I am trying to figure out guest capture rate for hotel dinning outlets. Main dinning room 3 meals, coffee shop only open for breakfast and room service. I was wondering if there are any standards that could be applied. There is little history to go back and look at. The hotel is 329 room with 20000 sf of banquet space. Any help on this would be great.


----------



## shipscook (Jan 14, 2007)

I am thinking of how many of the of people here, who could say how often they dine where they sleep. Am sure there are hotel people here with better #'s.

On vacation if I am in a town with lots of good restaurants, I might have breakfast in the hotel if it is good and explore other places for the rest of the day.
I am one of those people who wake up hungry, so if my first breakfast there is nice you got me.

And have stayed in hotels with great food and enjoy it almost every evening.

If I am working (that would be getting a ship ready for a job) I work crazy long hours--off before room service starts, often have something in my room, but often have room service dinner.

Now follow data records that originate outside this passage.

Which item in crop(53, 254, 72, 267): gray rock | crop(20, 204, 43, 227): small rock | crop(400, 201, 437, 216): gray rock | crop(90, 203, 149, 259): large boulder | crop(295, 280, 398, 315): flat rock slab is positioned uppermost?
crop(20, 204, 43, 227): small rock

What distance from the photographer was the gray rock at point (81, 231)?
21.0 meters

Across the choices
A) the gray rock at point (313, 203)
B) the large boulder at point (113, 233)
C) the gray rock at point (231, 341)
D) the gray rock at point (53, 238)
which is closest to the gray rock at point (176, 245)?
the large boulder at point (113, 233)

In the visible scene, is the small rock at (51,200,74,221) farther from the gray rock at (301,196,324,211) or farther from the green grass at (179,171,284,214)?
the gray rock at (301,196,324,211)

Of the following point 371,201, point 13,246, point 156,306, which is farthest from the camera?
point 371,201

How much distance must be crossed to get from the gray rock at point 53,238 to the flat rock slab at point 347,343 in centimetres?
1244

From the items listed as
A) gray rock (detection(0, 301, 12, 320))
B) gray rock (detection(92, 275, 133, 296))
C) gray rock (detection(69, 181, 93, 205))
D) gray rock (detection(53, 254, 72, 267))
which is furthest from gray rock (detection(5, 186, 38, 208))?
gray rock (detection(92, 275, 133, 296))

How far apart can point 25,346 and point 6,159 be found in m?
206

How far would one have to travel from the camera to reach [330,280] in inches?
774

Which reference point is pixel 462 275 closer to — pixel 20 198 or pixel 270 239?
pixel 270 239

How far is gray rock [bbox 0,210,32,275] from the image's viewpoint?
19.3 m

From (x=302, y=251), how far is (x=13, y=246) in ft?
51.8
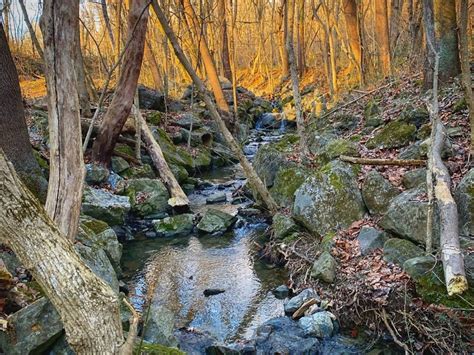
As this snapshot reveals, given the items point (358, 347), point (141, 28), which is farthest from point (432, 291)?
point (141, 28)

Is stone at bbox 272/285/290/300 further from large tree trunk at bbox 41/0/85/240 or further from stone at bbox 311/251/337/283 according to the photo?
large tree trunk at bbox 41/0/85/240

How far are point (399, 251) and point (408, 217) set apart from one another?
0.51 m

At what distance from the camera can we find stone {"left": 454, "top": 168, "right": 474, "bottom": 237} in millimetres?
5098

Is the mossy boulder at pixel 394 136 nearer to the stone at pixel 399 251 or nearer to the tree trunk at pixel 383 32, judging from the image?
the stone at pixel 399 251

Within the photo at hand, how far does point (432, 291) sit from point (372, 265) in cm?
111

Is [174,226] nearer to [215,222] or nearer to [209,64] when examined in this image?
[215,222]

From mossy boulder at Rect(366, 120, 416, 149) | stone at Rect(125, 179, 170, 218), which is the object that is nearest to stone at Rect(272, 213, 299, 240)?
mossy boulder at Rect(366, 120, 416, 149)

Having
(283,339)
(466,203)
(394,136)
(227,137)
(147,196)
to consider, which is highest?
(227,137)

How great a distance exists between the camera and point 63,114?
4742 millimetres

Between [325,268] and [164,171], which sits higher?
[164,171]

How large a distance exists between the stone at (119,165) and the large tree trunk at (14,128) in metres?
4.12

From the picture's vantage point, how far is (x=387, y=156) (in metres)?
7.44

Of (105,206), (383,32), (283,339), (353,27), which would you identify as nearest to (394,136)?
(283,339)

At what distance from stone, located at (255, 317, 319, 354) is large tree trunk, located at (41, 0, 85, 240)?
2.54 m
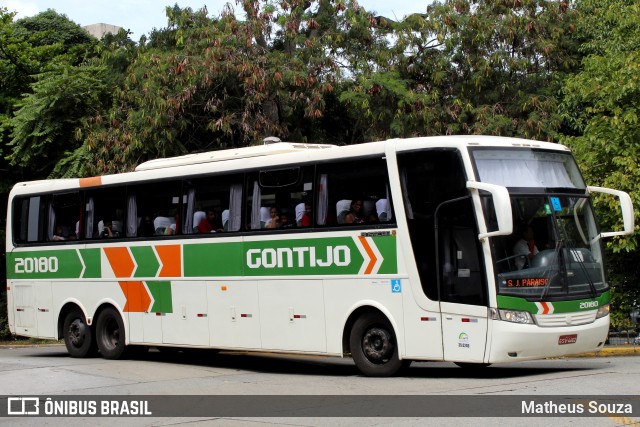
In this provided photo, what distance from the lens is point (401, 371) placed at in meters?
14.1

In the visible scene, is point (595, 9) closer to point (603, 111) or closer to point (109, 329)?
point (603, 111)

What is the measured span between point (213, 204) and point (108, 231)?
3055mm

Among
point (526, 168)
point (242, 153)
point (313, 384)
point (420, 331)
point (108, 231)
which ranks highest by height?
point (242, 153)

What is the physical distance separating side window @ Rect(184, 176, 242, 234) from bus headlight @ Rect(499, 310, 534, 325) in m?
5.08

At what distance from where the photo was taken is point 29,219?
20.5m

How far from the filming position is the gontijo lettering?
47.7 feet

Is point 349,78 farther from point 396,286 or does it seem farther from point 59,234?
point 396,286

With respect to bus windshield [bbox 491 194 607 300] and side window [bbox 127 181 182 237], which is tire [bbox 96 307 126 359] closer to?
side window [bbox 127 181 182 237]

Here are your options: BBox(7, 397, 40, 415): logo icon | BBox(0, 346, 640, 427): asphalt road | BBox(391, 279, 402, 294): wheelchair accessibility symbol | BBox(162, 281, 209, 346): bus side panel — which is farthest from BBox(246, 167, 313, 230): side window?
BBox(7, 397, 40, 415): logo icon

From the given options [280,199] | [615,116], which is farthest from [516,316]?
[615,116]

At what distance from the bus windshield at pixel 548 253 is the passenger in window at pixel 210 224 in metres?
5.40

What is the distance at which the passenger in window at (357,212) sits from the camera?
14.3 meters

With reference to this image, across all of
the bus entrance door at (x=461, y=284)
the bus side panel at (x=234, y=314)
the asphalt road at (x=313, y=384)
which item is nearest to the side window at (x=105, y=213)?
the asphalt road at (x=313, y=384)

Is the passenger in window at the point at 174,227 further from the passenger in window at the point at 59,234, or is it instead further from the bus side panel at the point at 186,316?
the passenger in window at the point at 59,234
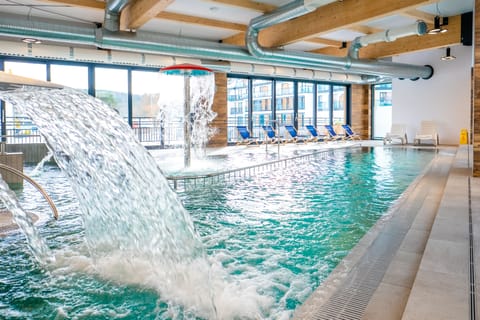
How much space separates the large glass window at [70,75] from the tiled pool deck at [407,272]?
814cm

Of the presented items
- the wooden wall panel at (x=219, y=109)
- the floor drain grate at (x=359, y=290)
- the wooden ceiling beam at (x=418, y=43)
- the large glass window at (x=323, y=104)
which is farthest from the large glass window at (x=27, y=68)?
the large glass window at (x=323, y=104)

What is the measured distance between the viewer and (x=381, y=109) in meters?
17.3

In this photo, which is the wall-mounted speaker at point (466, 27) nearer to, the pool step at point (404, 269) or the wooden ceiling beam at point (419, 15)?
the wooden ceiling beam at point (419, 15)

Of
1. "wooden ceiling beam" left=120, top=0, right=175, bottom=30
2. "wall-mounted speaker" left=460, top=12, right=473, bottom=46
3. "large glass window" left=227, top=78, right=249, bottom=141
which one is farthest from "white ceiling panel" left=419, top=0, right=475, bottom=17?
"large glass window" left=227, top=78, right=249, bottom=141

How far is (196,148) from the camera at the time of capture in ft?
37.1

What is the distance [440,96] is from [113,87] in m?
10.7

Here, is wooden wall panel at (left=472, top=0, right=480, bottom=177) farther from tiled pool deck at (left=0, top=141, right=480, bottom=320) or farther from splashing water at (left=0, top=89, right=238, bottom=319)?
splashing water at (left=0, top=89, right=238, bottom=319)

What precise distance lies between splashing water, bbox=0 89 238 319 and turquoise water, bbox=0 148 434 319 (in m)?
0.11

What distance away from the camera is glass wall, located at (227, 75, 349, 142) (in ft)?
47.6

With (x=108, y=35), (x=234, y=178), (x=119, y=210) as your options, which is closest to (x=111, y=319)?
(x=119, y=210)

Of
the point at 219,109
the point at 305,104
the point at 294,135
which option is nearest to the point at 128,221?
the point at 219,109

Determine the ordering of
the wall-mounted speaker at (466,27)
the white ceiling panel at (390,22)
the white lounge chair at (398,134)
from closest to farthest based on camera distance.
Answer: the white ceiling panel at (390,22) → the wall-mounted speaker at (466,27) → the white lounge chair at (398,134)

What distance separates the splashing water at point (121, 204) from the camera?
2.42m

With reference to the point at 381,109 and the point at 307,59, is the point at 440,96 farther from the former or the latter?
the point at 307,59
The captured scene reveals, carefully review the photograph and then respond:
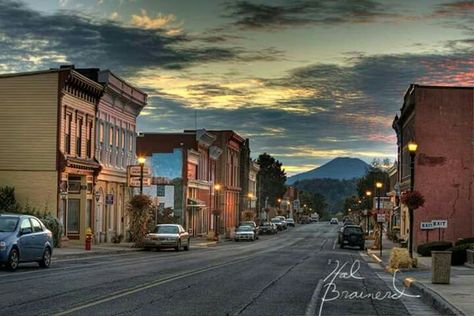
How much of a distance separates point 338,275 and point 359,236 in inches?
1249

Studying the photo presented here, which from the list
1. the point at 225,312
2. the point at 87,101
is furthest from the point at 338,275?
the point at 87,101

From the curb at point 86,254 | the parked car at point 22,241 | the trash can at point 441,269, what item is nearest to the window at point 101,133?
the curb at point 86,254

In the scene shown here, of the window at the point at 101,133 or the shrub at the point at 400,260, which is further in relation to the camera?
the window at the point at 101,133

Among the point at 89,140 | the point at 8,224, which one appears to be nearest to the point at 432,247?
the point at 89,140

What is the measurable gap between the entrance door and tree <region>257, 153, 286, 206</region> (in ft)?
421

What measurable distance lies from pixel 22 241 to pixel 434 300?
13627 mm

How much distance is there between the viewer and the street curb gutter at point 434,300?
15.6 metres

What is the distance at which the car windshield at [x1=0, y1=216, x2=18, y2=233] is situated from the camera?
2553 cm

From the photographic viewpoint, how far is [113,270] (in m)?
26.6

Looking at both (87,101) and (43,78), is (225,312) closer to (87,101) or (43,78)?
(43,78)

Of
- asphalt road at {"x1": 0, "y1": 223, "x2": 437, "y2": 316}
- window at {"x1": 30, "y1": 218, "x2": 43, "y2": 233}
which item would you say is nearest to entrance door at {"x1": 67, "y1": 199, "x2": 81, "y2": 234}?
asphalt road at {"x1": 0, "y1": 223, "x2": 437, "y2": 316}

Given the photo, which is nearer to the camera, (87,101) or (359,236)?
(87,101)

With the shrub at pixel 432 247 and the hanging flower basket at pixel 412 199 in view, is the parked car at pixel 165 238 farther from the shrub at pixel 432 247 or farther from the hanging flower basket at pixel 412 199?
the hanging flower basket at pixel 412 199

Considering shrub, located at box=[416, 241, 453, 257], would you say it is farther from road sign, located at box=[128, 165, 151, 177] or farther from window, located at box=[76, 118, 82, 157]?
road sign, located at box=[128, 165, 151, 177]
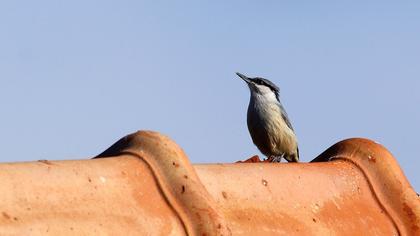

I would think a good gauge would be how many local people dine there?? One of my favorite hotel restaurants, where I stay often, is always packed with locals.

Nan


----------



## even stephen (Oct 10, 2005)

Funny you should ask....just last week I was in a meeting....and am in the
process of starting to do my own forecasts. I've got roomservice, sushi bar, restaurant, pool bar grill, cafe, and coffee bar. Your going to need some historical data. Your also going to need to split things into categories....everything is going to driven by rooms, as thats the way it flows
in large resorts or hotels....leisure rooms, group rooms, and perhaps owners.
As I am in the middle of it....I haven't quite got it licked yet....still getting help from accounting. Shoot me a private message if you like...would be happy to share a spread sheet. I am definitely not an accountant or bean counter, but, it really shows some initiative when you can participate and be aware of these types of things....first step to moving into a controller position, which seems more appealing the older I get....have a great day.
even stephen.


----------



## even stephen (Oct 10, 2005)

Chef Big Dog,
me again....what system does the hotel use???? Jonas....?...
Been working on same thing today....As close as I can tell with 
capture rate for outlets...averaged....it's leisure rooms+group rooms*10%
+comp rooms.....thats what I am working with here.....the 10% is an average
number gathered over the last 16 to 18 months....so that gives you a total available occupied rooms to use...you then pull up your food and your beverage sales....last years if your concept has not changed....and your covers per room.....and plug it into an incomplete spreadsheet using your forecasted or actual leisure and group rooms....take into account fluctuation in prices and changes in concepts....resulting in lower or higher food sales per available occupied room. Banquets will be easier....just group rooms *your total f&b revenue per room. Last years numbers....anyway
I can send you a spreadsheet if you like.....hope I didn't confuse the heck out of you....I am assuming by asking for a capture rate...you were trying to forcast labor, revenue, and other costs as well....good luck.....


----------